ITEMS:
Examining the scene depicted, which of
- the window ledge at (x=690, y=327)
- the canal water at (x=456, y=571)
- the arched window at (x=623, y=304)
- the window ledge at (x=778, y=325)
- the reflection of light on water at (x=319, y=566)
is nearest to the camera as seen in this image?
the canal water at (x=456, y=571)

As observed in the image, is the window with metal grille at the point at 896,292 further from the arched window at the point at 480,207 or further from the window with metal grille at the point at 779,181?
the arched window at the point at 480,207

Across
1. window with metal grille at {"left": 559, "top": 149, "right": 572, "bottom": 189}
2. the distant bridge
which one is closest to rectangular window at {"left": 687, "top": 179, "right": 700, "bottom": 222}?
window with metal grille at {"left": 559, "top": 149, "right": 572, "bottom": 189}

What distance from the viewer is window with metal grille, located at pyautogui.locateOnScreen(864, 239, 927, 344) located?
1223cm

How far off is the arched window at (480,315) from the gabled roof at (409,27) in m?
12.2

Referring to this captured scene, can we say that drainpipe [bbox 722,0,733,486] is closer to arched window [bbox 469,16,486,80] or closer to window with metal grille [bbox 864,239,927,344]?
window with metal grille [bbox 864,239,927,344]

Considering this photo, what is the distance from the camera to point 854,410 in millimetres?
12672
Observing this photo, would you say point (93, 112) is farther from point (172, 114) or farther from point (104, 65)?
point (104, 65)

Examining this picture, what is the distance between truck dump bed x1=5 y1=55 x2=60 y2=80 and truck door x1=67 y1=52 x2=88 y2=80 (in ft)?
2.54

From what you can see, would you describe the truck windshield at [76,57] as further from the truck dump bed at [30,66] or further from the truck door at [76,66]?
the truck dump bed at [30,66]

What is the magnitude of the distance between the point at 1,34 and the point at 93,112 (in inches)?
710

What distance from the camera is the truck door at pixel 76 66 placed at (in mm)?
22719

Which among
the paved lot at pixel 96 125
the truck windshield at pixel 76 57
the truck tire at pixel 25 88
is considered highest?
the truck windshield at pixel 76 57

INSTRUCTIONS TO FOLLOW: Each line from the one containing "What distance from the viewer" through the end of the entries, both included, is to be returned exactly, with no other lines.

FULL ANSWER:
What distance from the viewer is window with metal grille, located at pyautogui.locateOnScreen(864, 239, 927, 344) located?
1223cm

How far off is the arched window at (480,315) from the gabled roof at (409,27) in m?
12.2

Referring to this captured scene, can we say that drainpipe [bbox 722,0,733,486] is closer to arched window [bbox 469,16,486,80] or closer to window with metal grille [bbox 864,239,927,344]?
window with metal grille [bbox 864,239,927,344]

Considering this photo, what is the distance from the camera to point 854,410 in millimetres?
12672
Observing this photo, would you say point (93, 112) is farther from point (172, 114) or farther from point (104, 65)?
point (104, 65)

Examining this picture, what is the distance between truck dump bed x1=5 y1=55 x2=60 y2=80 and truck door x1=67 y1=52 x2=88 y2=80 (in ft)?
2.54

From what you can see, would you describe the truck windshield at [76,57] as further from the truck dump bed at [30,66] or further from the truck door at [76,66]?
the truck dump bed at [30,66]

What is the magnitude of the distance between the point at 1,34 and the point at 93,112 (in inches)?
710

What distance from the camera is the truck door at pixel 76 66 placed at (in mm)?
22719

Which among
the paved lot at pixel 96 125
the truck windshield at pixel 76 57
the truck tire at pixel 25 88
is considered highest?
the truck windshield at pixel 76 57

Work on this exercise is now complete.